=== TAREFA 1 ===
Por favor, devolva sem nenhuma alteração o trecho do texto sobre a economia dos Estados Unidos que vai de "Enormes doses de" até "definição do Orçamento.".
=== TAREFA 2 ===
Dê seguimento ao texto sobre investimento público e reindustrialização nos Estados Unidos a partir do ponto em que ele termina.

== TEXTO DE LEITURA ==

EUA produz apenas 10% dos semicondutores e China 80% dos minerais críticos e essa vulnerabilidade fez o governo Biden alocar trilhões para impulsionar a indústria

 

Por que investimento público e subsídios são a “nova" bússola da economia dos Estados Unidos                     

 

 

IMAGEM: ISTOCKPHOTO

Os EUA produzem apenas 10% dos semicondutores enquanto a China detém 80% dos minerais críticos e essa vulnerabilidade fez o governo Biden alocar trilhões para impulsionar a indústria

 

 

Por que investimento público e subsídios são a “nova” bússola da economia dos Estados Unidos

A vulnerabilidade do país na produção de semicondutores avançados e em minerais críticos explica o engavetamento da política dar liberdade total ao mercado

 

por Carlos Drummond

 

Enormes doses de investimento público e subsídios jorram para as políticas públicas de reindustrialização e descarbonização, nos EUA, na Europa, no Japão, na China e em outros países do Oriente, mas no Brasil isso ainda constitui anátema para economistas neoliberais colocados em posições chave, no setor financeiro e no próprio governo, e ainda para a maior parte do Congresso. O presidente Lula tentou, sem sucesso, romper o cerco contra o investimento público, ao menos duas vezes, quando da elaboração do novo arcabouço fiscal e na definição do Orçamento.

 

O fato é que o investimento público e os subsídios são pilares da retomada da industrialização nos Estados Unidos e no mundo, como deixou claro o conselheiro de segurança nacional Jake Sullivan, em discurso que iniciou, segundo a respeitada revista Politico, uma “revolução”, há pouco menos de um ano, totalmente ignorado pela imprensa doméstica. 

 

Na sede do tradicional think tank Brooking Institution, Sullivan vocalizou uma espécie de mea culpa coletiva pela condução desastrosa da política econômica estadunidense nos últimos anos. Em discurso mais que contundente, sem qualquer repercussão no Brasil, o conselheiro mencionou quatro vezes o caráter essencial do investimento público.

 

Os Estados Unidos fabricam hoje apenas cerca de 10% dos semicondutores do mundo, e a produção – em geral e especialmente quando se trata dos chips mais avançados – está geograficamente concentrada em outros locais. Produzem apenas 4% do lítio, 13% do cobalto, 0% do níquel e 0% do grafite necessários para atender a procura atual de veículos elétricos. Em contrapartida, mais de 80% dos minerais críticos são processados por um país, a China.

===
== OS DADOS ==

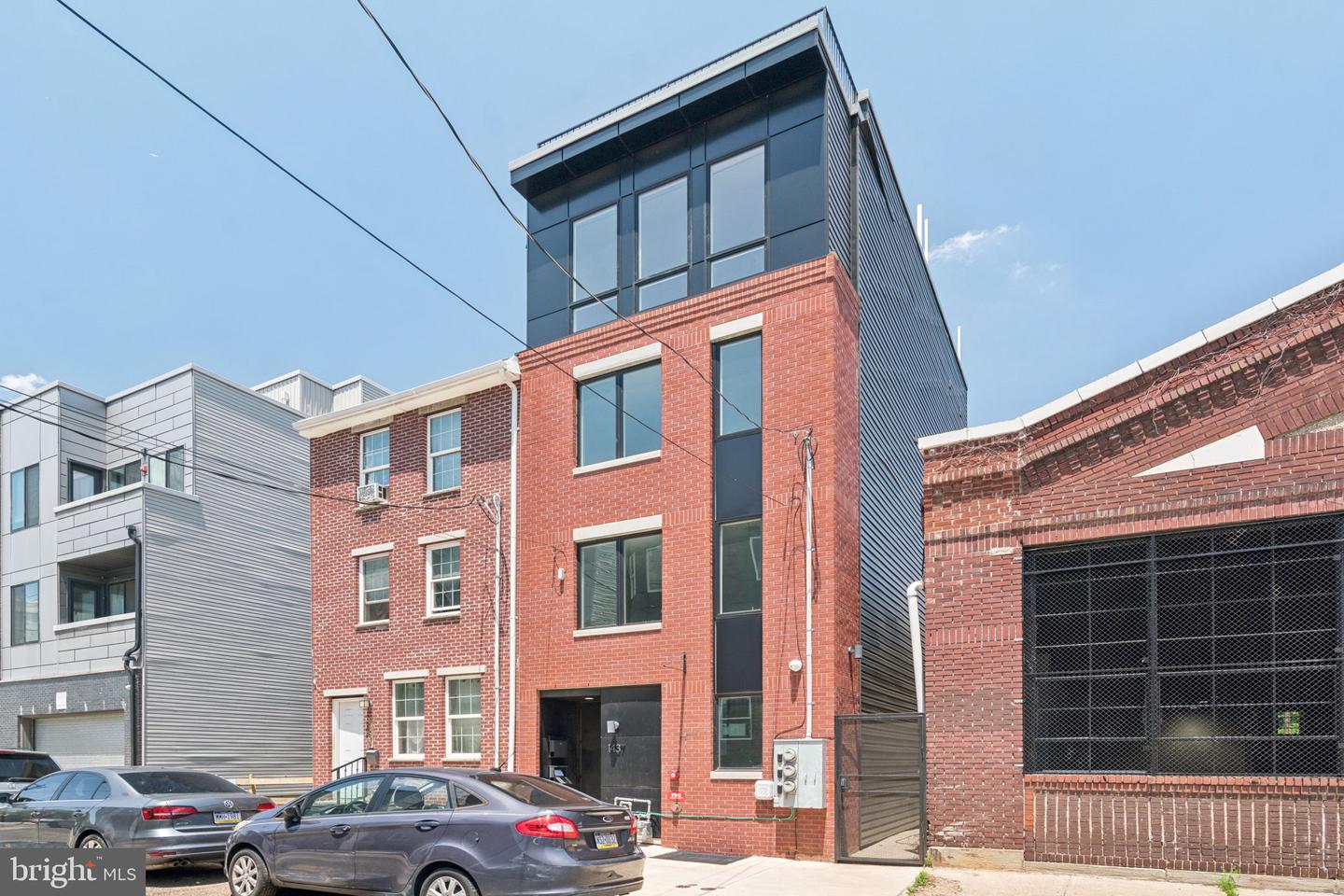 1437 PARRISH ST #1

===
== OS DADOS ==

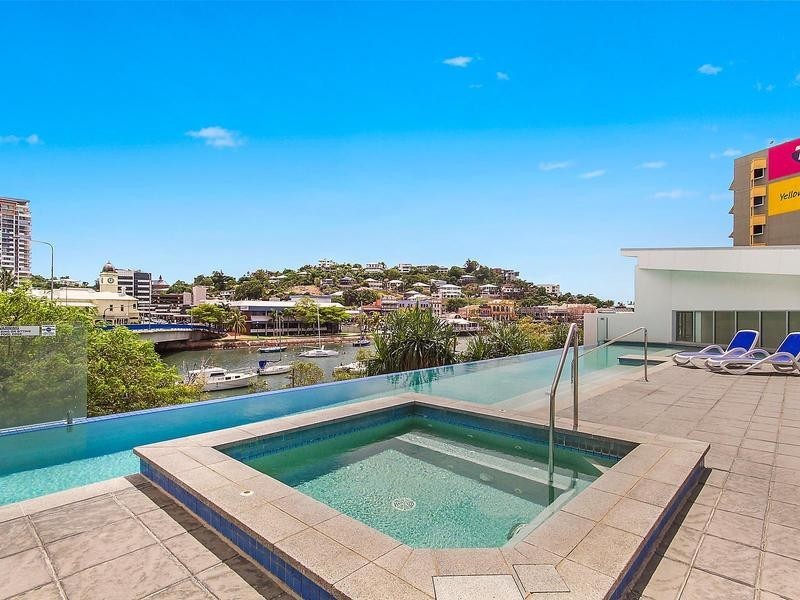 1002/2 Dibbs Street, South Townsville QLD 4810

===

=== SUA RESPOSTA 1 ===
Enormes doses de investimento público e subsídios jorram para as políticas públicas de reindustrialização e descarbonização, nos EUA, na Europa, no Japão, na China e em outros países do Oriente, mas no Brasil isso ainda constitui anátema para economistas neoliberais colocados em posições chave, no setor financeiro e no próprio governo, e ainda para a maior parte do Congresso. O presidente Lula tentou, sem sucesso, romper o cerco contra o investimento público, ao menos duas vezes, quando da elaboração do novo arcabouço fiscal e na definição do Orçamento.

=== SUA RESPOSTA 2 ===
 

A reação dos EUA a esse quadro de vulnerabilidade foi alocar 3,5 trilhões de dólares nesta década em investimentos públicos e privados, com grande proporção de subsídios.

 

A seguir, excertos da fala de Sullivan sobre a importância do investimento americano na economia estadunidense:

 

1 - A visão de investimento público que dinamizou o projeto americano nos anos do pós-guerra – e na verdade durante grande parte da nossa história – desvaneceu-se. Deu lugar a um conjunto de ideias que defendiam a redução de impostos e a desregulamentação, a privatização em detrimento da ação pública e a liberalização do comércio como um fim em si mesmo.

 

Havia um pressuposto no centro de toda esta política: que os mercados alocam sempre o capital de forma produtiva e eficiente – independentemente do que os nossos concorrentes fizessem, não importasse o tamanho dos nossos desafios partilhados e não importasse quantas barreiras derrubássemos.

 

2 - Agora, os motores da desigualdade econômica são complexos e incluem desafios estruturais como a revolução digital. Mas entre estes fatores fundamentais estão décadas de políticas econômicas de gotejamento de dinheiro (trickle-down) – políticas como cortes regressivos de impostos, cortes profundos no investimento público, concentração empresarial desenfreada e medidas ativas para minar o movimento trabalhista que inicialmente construiu a classe média americana.

 

Uma estratégia industrial americana moderna identifica setores específicos que são fundamentais para o crescimento econômico, estratégicos do ponto de vista da segurança nacional, e onde a indústria privada por si só não está preparada para fazer os investimentos necessários para garantir as nossas ambições nacionais.

 

3 - Uma estratégia industrial americana moderna identifica setores específicos que são fundamentais para o crescimento económico, estratégicos do ponto de vista da segurança nacional, e onde a indústria privada por si só não está preparada para fazer os investimentos necessários para garantir as nossas ambições nacionais.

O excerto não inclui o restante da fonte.